The quarantine has allowed me to rediscover my true self, reinvigorated my interests, and inflicted personal growth. For those reasons, and those reasons only, I am happy to have this time to myself (I do miss basketball, admittedly). All I had was what I needed, and since it’s hard to acquire more in these trying times, I now see what I had was enough.

At the beginning of 2020, I finally realized I was never alone. I was independent and fine on my own, being true to myself. But, if heaven had its hell, it would be quarantined during the height of the Covid pandemic– most of 2020 winter of 2021. Upon reflection, the idea of quarantine was oddly associated with many positive things. I could be four years old again– it was spring, and there was no school. I could walk outside whenever I wanted, and there was a refreshed discovery of just existing. I was free to do whatever pleased me, as most of my work didn’t involve much social interaction. It is when I started taking poetry seriously and would occasionally upload my work to my website throughout the year. A lot of 2020 was indeed a heavenly experience.
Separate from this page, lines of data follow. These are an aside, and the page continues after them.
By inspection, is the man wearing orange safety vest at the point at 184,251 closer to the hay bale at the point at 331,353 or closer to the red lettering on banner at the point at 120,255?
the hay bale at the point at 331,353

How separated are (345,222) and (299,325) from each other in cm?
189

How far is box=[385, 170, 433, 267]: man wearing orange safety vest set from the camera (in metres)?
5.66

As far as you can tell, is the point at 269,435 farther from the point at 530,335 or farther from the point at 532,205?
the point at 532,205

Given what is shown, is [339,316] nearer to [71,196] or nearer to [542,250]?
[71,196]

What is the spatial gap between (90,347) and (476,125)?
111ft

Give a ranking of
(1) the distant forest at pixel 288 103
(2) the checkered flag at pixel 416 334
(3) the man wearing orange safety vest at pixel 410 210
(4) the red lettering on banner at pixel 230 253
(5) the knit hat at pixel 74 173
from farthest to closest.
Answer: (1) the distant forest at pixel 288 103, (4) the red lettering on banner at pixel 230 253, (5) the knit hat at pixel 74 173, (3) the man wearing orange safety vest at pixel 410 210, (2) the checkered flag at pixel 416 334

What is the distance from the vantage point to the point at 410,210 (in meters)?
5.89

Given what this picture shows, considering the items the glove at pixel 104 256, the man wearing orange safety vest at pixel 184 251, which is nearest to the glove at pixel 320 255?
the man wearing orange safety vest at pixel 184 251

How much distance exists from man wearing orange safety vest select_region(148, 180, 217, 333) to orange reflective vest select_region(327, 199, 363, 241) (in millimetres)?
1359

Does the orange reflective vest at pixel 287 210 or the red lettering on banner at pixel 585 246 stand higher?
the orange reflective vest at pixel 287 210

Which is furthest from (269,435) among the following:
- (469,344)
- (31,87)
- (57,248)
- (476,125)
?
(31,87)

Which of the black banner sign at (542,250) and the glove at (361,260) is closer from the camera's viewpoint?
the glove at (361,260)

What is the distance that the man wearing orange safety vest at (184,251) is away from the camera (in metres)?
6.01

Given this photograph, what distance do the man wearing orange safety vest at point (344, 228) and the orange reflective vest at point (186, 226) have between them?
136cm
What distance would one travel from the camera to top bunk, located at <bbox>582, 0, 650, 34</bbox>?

But then hell set in. I learned a lot about myself thanks to quarantine. I learned I become bored very easily, that I like social interaction, and that I like school. I wrote about the increased levels of anxiety I had during a lot of 2021– the relationship I had was not the best for me. I am a Cancer– I’m emotional and sensitive, and that sensitivity is why I write. I lost my relationship throughout quarantine as soon as things returned to ‘normal’– a fear I had all of 2021. I was devasted and frustrated. Everything that I had built for 14 months ceased to exist. I went on a writing tangent throughout October and November, writing mass amounts of poetry daily. As I wrote more, I healed more. I discovered more about myself, learned more about myself, and regained the confidence covid, and that relationship took away from me. Off the high of this newfound confidence, I started finding themes in my writing, such as stages of grieving and different sins. I also noticed the Holiday and seasonal themes and motifs that were appearing– it is why the book was released in December.

The year 2022 marks a point where resolve and realization have finally taken precedence over suffrage and the struggle. After all, I have been through, I have never felt more alive and excited to continue my journey into the world of literature.